• [WHAT TO PRODUCE] Turn every line of the records below into a JSON list of strings, one string per line, leaving out any blank lines.

★ ★ ★ ★

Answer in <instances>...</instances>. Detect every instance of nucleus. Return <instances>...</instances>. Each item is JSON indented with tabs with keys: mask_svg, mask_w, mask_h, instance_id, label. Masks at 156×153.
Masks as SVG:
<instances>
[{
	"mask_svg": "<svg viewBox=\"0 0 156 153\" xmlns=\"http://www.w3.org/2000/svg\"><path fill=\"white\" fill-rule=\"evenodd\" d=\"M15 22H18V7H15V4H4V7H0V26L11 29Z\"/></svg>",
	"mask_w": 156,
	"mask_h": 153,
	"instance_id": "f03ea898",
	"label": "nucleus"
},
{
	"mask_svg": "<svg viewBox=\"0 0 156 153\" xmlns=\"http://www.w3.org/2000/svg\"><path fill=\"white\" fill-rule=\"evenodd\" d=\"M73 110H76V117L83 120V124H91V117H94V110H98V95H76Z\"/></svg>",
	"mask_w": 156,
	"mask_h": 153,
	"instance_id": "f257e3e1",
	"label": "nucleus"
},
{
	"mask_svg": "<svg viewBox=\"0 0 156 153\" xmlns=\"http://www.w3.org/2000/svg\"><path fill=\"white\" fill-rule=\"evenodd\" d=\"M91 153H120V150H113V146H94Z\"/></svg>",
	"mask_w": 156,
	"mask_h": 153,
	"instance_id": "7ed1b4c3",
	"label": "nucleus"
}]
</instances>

★ ★ ★ ★

• [THE RESULT]
[
  "Answer in <instances>...</instances>. Detect every instance of nucleus. Return <instances>...</instances>. Each item is JSON indented with tabs with keys: mask_svg, mask_w, mask_h, instance_id, label. Masks at 156×153.",
  "Masks as SVG:",
  "<instances>",
  "[{",
  "\t\"mask_svg\": \"<svg viewBox=\\\"0 0 156 153\\\" xmlns=\\\"http://www.w3.org/2000/svg\\\"><path fill=\\\"white\\\" fill-rule=\\\"evenodd\\\" d=\\\"M15 22H18V7H15V4H4V7H0V26L11 29Z\\\"/></svg>\",",
  "\t\"mask_w\": 156,",
  "\t\"mask_h\": 153,",
  "\t\"instance_id\": \"f03ea898\",",
  "\t\"label\": \"nucleus\"",
  "},",
  "{",
  "\t\"mask_svg\": \"<svg viewBox=\\\"0 0 156 153\\\" xmlns=\\\"http://www.w3.org/2000/svg\\\"><path fill=\\\"white\\\" fill-rule=\\\"evenodd\\\" d=\\\"M73 110H76V117L83 120V124H91V117H94V110H98V95H76Z\\\"/></svg>\",",
  "\t\"mask_w\": 156,",
  "\t\"mask_h\": 153,",
  "\t\"instance_id\": \"f257e3e1\",",
  "\t\"label\": \"nucleus\"",
  "},",
  "{",
  "\t\"mask_svg\": \"<svg viewBox=\\\"0 0 156 153\\\" xmlns=\\\"http://www.w3.org/2000/svg\\\"><path fill=\\\"white\\\" fill-rule=\\\"evenodd\\\" d=\\\"M91 153H120V150H113V146H94Z\\\"/></svg>\",",
  "\t\"mask_w\": 156,",
  "\t\"mask_h\": 153,",
  "\t\"instance_id\": \"7ed1b4c3\",",
  "\t\"label\": \"nucleus\"",
  "}]",
  "</instances>"
]